I wrote my first emulators somewhere in the mid-to-late '90s, my first cycle-accurate emulator circa 2000 and have managed to outdo even that, writing a clock-sign-transition-accurate emulator — accurate to the half-cycle.
Two problems usually recur:
- each component's proper implementation may be not only obtuse but possibly unknown; and
- ensuring that the components act simultaneously is difficult.
Most official documentation provides a programming model for a component, not an exhaustive documentation of its internals. E.g. many sound chips have a noise channel. There's almost always an easy way to derive the pattern of noise that channel will produce. It's almost never documented. If it isn't documented, how are you going to figure it out?

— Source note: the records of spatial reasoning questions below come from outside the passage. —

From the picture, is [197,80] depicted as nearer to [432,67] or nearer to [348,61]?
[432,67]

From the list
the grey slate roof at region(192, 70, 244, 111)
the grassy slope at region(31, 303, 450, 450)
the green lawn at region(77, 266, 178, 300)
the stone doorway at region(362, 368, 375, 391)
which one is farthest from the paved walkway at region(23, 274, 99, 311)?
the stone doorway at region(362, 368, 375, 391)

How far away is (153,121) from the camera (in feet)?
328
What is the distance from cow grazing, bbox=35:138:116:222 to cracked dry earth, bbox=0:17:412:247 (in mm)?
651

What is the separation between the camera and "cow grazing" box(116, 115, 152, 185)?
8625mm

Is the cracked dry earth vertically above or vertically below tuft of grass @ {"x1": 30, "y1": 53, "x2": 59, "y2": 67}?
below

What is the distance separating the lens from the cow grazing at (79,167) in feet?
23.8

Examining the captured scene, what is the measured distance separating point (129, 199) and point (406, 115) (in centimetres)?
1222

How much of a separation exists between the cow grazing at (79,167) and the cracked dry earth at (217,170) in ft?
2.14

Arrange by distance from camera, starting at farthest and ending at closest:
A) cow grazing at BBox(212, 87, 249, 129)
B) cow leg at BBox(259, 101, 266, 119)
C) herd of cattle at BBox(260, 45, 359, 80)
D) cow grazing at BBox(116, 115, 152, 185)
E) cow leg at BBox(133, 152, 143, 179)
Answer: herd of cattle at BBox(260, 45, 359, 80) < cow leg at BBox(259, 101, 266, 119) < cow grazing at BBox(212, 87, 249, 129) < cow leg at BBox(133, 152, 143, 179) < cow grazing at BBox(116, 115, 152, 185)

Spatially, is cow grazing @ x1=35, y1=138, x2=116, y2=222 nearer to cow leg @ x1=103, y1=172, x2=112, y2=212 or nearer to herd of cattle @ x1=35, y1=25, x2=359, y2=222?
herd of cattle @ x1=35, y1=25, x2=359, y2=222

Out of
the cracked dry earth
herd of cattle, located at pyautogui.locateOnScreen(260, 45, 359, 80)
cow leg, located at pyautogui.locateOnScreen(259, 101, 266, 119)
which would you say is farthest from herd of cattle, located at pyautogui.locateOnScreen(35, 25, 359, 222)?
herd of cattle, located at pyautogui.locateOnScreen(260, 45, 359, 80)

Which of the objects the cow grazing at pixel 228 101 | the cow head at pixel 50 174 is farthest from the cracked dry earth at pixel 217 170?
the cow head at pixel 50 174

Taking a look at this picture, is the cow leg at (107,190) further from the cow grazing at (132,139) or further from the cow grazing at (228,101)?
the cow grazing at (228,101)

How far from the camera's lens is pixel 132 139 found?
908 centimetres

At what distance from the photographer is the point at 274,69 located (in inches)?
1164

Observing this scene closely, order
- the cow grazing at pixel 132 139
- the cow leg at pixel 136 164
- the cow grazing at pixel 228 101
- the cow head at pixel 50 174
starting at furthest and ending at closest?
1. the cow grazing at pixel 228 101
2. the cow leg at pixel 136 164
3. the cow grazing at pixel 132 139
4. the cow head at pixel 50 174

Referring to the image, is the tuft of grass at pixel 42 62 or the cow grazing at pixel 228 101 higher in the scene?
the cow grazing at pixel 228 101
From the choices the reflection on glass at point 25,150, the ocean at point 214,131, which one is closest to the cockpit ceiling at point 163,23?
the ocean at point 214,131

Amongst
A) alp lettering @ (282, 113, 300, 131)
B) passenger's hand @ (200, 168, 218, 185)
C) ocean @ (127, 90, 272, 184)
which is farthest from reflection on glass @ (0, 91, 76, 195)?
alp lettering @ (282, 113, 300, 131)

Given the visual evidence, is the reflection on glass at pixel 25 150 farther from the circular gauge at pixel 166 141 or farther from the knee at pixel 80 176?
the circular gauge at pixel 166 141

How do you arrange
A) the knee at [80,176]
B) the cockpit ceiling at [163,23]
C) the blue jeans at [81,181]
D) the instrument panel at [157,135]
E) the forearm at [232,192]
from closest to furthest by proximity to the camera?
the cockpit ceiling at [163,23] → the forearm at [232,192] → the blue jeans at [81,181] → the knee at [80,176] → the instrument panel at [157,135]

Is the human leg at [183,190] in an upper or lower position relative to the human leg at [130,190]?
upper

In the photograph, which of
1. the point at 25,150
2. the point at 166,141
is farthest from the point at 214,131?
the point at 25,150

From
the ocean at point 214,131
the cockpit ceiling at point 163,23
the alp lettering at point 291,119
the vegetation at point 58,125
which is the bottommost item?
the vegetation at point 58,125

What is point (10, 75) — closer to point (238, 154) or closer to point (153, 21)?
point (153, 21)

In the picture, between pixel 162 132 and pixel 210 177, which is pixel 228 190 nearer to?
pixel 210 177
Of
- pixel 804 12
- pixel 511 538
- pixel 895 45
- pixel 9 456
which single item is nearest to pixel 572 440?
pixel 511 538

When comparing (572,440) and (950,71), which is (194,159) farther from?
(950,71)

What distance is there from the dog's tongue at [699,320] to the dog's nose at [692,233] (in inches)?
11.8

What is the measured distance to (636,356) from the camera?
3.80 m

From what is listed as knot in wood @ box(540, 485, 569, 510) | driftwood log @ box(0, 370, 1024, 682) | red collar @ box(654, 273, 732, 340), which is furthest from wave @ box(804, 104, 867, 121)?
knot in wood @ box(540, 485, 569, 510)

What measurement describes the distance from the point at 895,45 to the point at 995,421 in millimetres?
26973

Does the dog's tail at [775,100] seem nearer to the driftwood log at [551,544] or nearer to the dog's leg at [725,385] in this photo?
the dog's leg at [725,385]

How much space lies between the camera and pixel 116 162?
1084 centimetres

If a CPU is running at 3 Mhz and it has a graphics chip that is also running at 3 Mhz, then both are doing work at the same time. If they can interact on any cycle, then you need a way of being able to figure out exactly what state each should have been in at each synchronisation point.
A simplification often made in the old days was that the CPU operates a whole opcode at a time. E.g. if it encounters PUSH HL
then it puts HL
onto the stack, adjusting the stack pointer and memory underneath, then magically and instantaneously warps forwards in time by the eleven cycles that should have taken.
Furthermore, if the graphics chip draws one line every 228 cycles then they can interleave by doing 228 cycles of work on the CPU (with a running error count to deal with not necessarily being able to stop exactly at 228), then drawing one more line of the display.
That sort of emulator is not cycle accurate. All changes the processor made within 228 cycles are seemingly batched up and performed instantaneously, immediately before the graphics chip managed to draw any of the line.
The densest scheme for cycle accuracy, in an example two-chip machine, is: run the CPU for one cycle. Then run the graphics chip for one cycle. Then repeat. Both components need to be written to be able to run a cycle at a time, and your computer's real CPU is going to do a lot of jumping around and cache thrashing.
An obvious improvement occurs for one-directional signalling — e.g. where a CPU may send commands to something like a sound chip, but doesn't receive anything back. Just keep a log of the signals, and then compute their effect later, or even asynchronously. It's producer-consumer, possibly cooperatively scheduled.
A related approach is not explicitly to keep a log, but just to write the dependency to be able to run for N cycles, allowing it to assume constant machine state throughout. E.g. suppose graphics are always drawn from the address range 0x4000–0x8000. Then keep a count of cycles since you last let the graphics processor run. Any time the CPU writes to the graphics range, run the graphics output for that number of cycles and zero the count. Then write the value and continue. You'll do better than lockstep cycle-by-cycle.
As to capturing quirks, that's usually just a matter of understanding the way in which the hardware operates. E.g. the Atari 2600 is very close in ideology to the discrete hardware that it replaced — there are no centralised counters, because propagating a number is a heavyweight operation, there are lots of individual local counters with a common clock and the ability to reset each other. You can't tell a sprite to appear at x=23 because the thing that draws the sprites never knows what the current x is. It just knows that it will receive 160 clocks per line (umm, simplified a little, but let me have it) so whatever it does, it must repeat every 160 cycles. And you can programmatically tell it to reset. It will always trigger sprite output when it overflows. So you can place sprites by telling it to reset at an appropriate moment.
If you model it as a bunch of distinct counters, you'll get much of the correct behaviour for free. If you try to get away with storing the x at which a sprite should appear, and correlating that with a global clock then you've attempted to change the problem and you'll probably end up getting it wrong.